Control.Order

An order is a particular kind of binary relation. The order
relation is intended to proceed in some direction, though not
necessarily with a unique path.

Orders are often defined simply as bundles of binary relation
properties.

A prominent example of an order relation is LTE over Nat.

Definitions

interface Preorder : (ty : Type) -> (ty -> ty -> Type) -> Type

  A preorder is reflexive and transitive.

Parameters: ty, rel
Constraints: Reflexive ty rel, Transitive ty rel
Implementation: 

Preorder Nat LTE

interface PartialOrder : (ty : Type) -> (ty -> ty -> Type) -> Type

  A partial order is an antisymmetrics preorder.

Parameters: ty, rel
Constraints: Preorder ty rel, Antisymmetric ty rel
Implementation: 

PartialOrder Nat LTE

interface Connex : (ty : Type) -> (ty -> ty -> Type) -> Type

  A relation is connex if for any two distinct x and y, either x ~ y or y ~ x.
  
  This can also be stated as a trichotomy: x ~ y or x = y or y ~ x.

Parameters: ty, rel
Methods:

connex : Not (x = y) -> Either (rel x y) (rel y x)

Implementation: 

Connex Nat LTE

connex : Connex ty rel => Not (x = y) -> Either (rel x y) (rel y x)

Visibility: public export

interface StronglyConnex : (ty : Type) -> (ty -> ty -> Type) -> Type

  A relation is strongly connex if for any two x and y, either x ~ y or y ~ x.

Parameters: ty, rel
Methods:

order : (x : ty) -> (y : ty) -> Either (rel x y) (rel y x)
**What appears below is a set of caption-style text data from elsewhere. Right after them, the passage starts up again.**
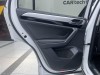 Volkswagen Tayron 2021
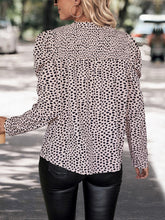 0dc64307e8d84ff191948ba91af9f68b-Max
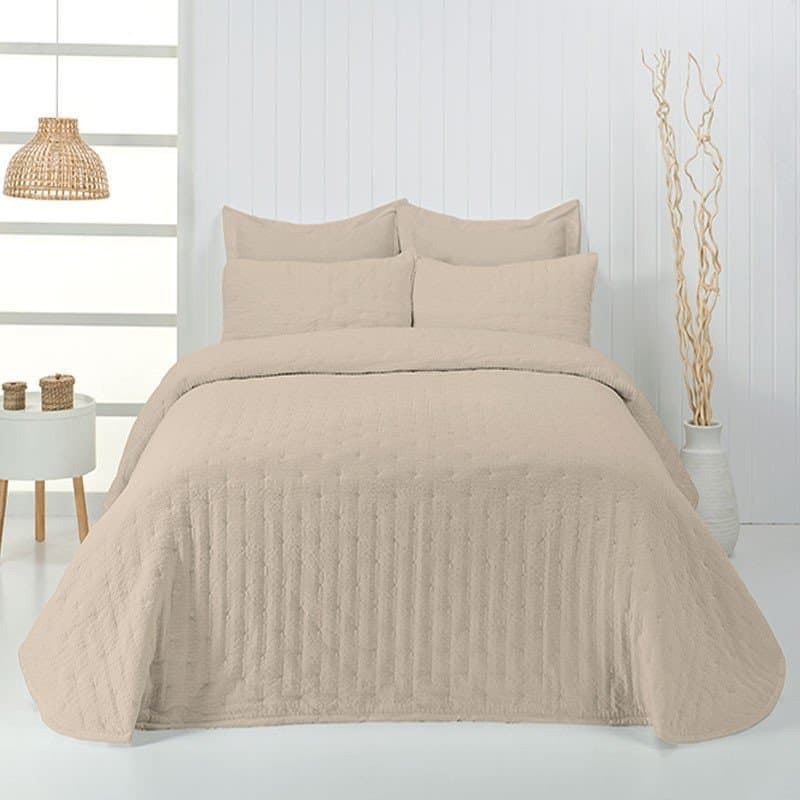 Bouti Maya Pierre Cardin - Imagen 3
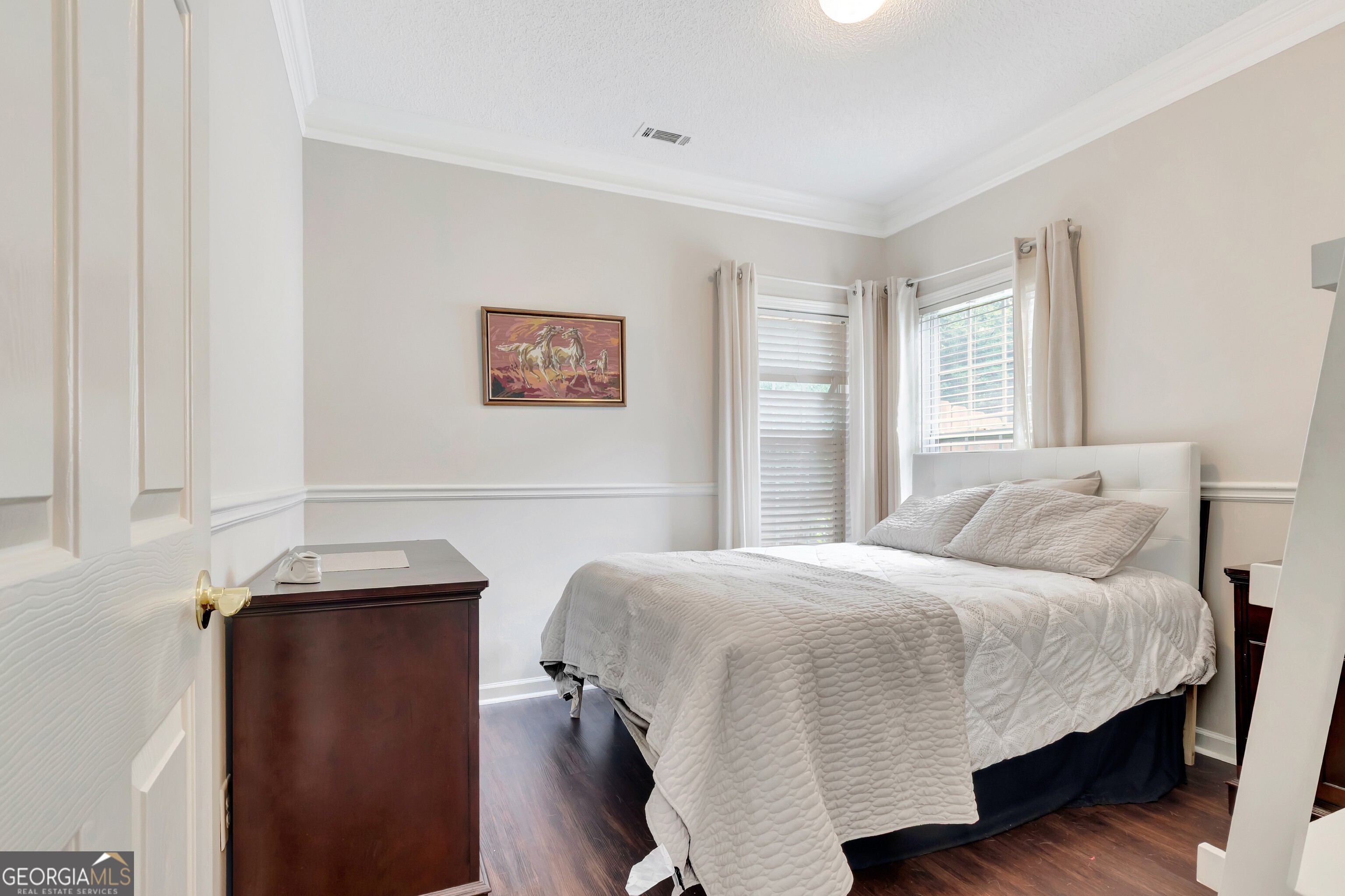 306 Freeman Forest Drive Newnan GA 30265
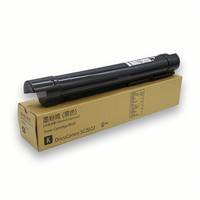 Toner couleur en gros pour copieurs FUJI Xerox SC2022 SC2020, cartouche de toner pour Xerox DocuCentre SC2022 SC2020CPS SC2020DA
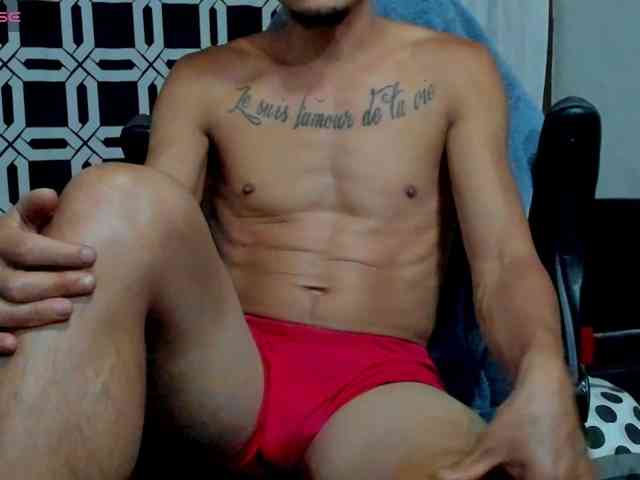 brunocuttie94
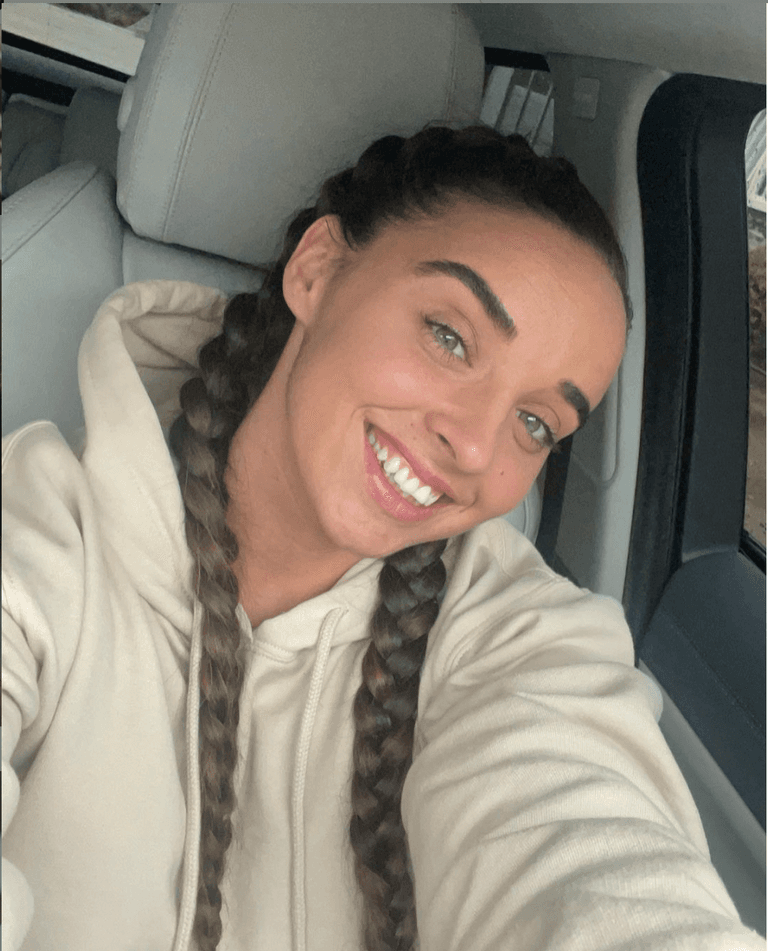 Crystal Palace footballer is one of four British women suing Pornhub Crystal Palace footballer is one of four British women suing Pornhub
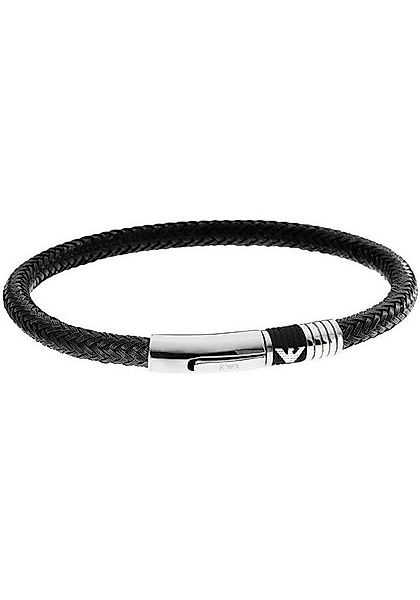 Emporio Armani Armband EGS1624001 günstig online kaufen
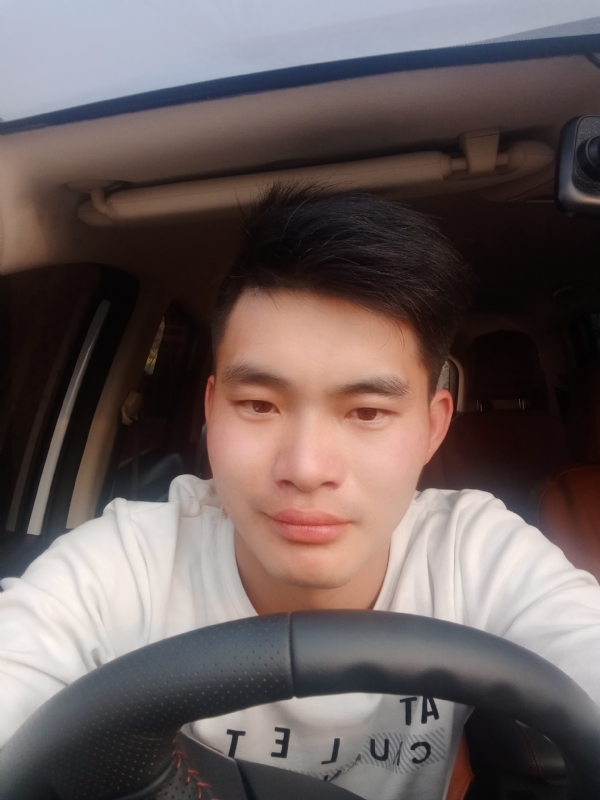 平凡人生的第一张照片--长乐交友网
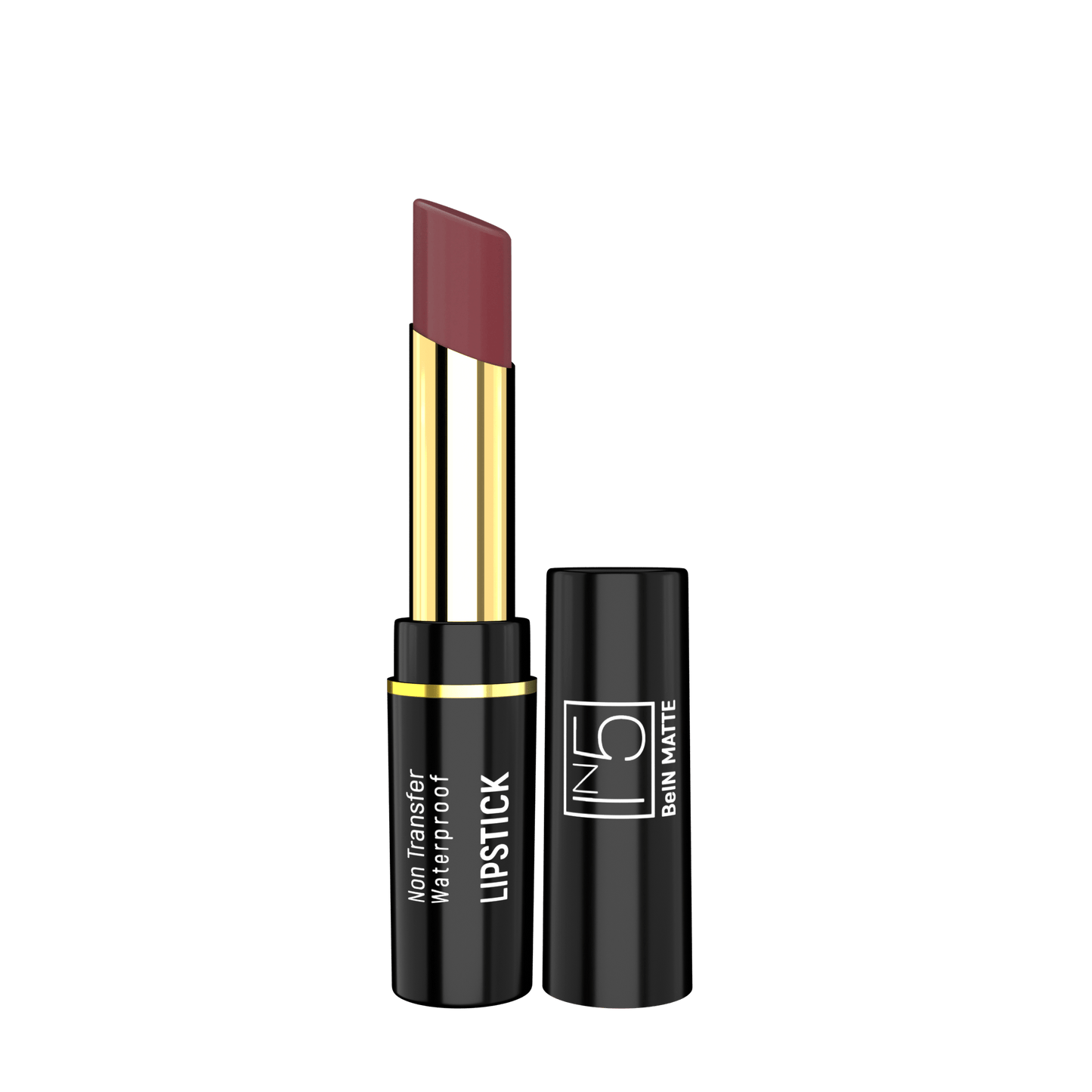 Non Transfer Matte Lipstick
order : StronglyConnex ty rel => (x : ty) -> (y : ty) -> Either (rel x y) (rel y x)

Visibility: public export

interface LinearOrder : (ty : Type) -> (ty -> ty -> Type) -> Type

  A linear order is a connex partial order.

Parameters: ty, rel
Constraints: PartialOrder ty rel, Connex ty rel
Implementation: 

LinearOrder Nat LTE

leftmost : (0 rel : (ty -> ty -> Type)) -> StronglyConnex ty rel => ty -> ty -> ty

  Gives the leftmost of a strongly connex relation among the given two elements, generalisation of `min`.
  
  That is, leftmost x y ~ x and leftmost x y ~ y, and `leftmost x y` is either `x` or `y`

Visibility: public export

rightmost : (0 rel : (ty -> ty -> Type)) -> StronglyConnex ty rel => ty -> ty -> ty

  Gives the rightmost of a strongly connex relation among the given two elements, generalisation of `max`.
  
  That is, x ~ rightmost x y and y ~ rightmost x y, and `rightmost x y` is either `x` or `y`

Visibility: public export

leftmostRelL : (0 rel : (ty -> ty -> Type)) -> Reflexive ty rel => {auto {conArg:2893} : StronglyConnex ty rel} -> (x : ty) -> (y : ty) -> rel (leftmost rel x y) x

Visibility: export

leftmostRelR : (0 rel : (ty -> ty -> Type)) -> Reflexive ty rel => {auto {conArg:2963} : StronglyConnex ty rel} -> (x : ty) -> (y : ty) -> rel (leftmost rel x y) y

Visibility: export

leftmostPreserves : (0 rel : (ty -> ty -> Type)) -> {auto {conArg:3030} : StronglyConnex ty rel} -> (x : ty) -> (y : ty) -> Either (leftmost rel x y = x) (leftmost rel x y = y)

Visibility: export

leftmostIsRightmostLeft : (0 rel : (ty -> ty -> Type)) -> {auto {conArg:3113} : StronglyConnex ty rel} -> (x : ty) -> (y : ty) -> (z : ty) -> rel z x -> rel z y -> rel z (leftmost rel x y)

Visibility: export

rightmostRelL : (0 rel : (ty -> ty -> Type)) -> Reflexive ty rel => {auto {conArg:3188} : StronglyConnex ty rel} -> (x : ty) -> (y : ty) -> rel x (rightmost rel x y)

Visibility: export

rightmostRelR : (0 rel : (ty -> ty -> Type)) -> Reflexive ty rel => {auto {conArg:3258} : StronglyConnex ty rel} -> (x : ty) -> (y : ty) -> rel y (rightmost rel x y)

Visibility: export

rightmostPreserves : (0 rel : (ty -> ty -> Type)) -> {auto {conArg:3325} : StronglyConnex ty rel} -> (x : ty) -> (y : ty) -> Either (rightmost rel x y = x) (rightmost rel x y = y)

Visibility: export

rightmostIsLeftmostRight : (0 rel : (ty -> ty -> Type)) -> {auto {conArg:3408} : StronglyConnex ty rel} -> (x : ty) -> (y : ty) -> (z : ty) -> rel x z -> rel y z -> rel (leftmost rel x y) z

Visibility: export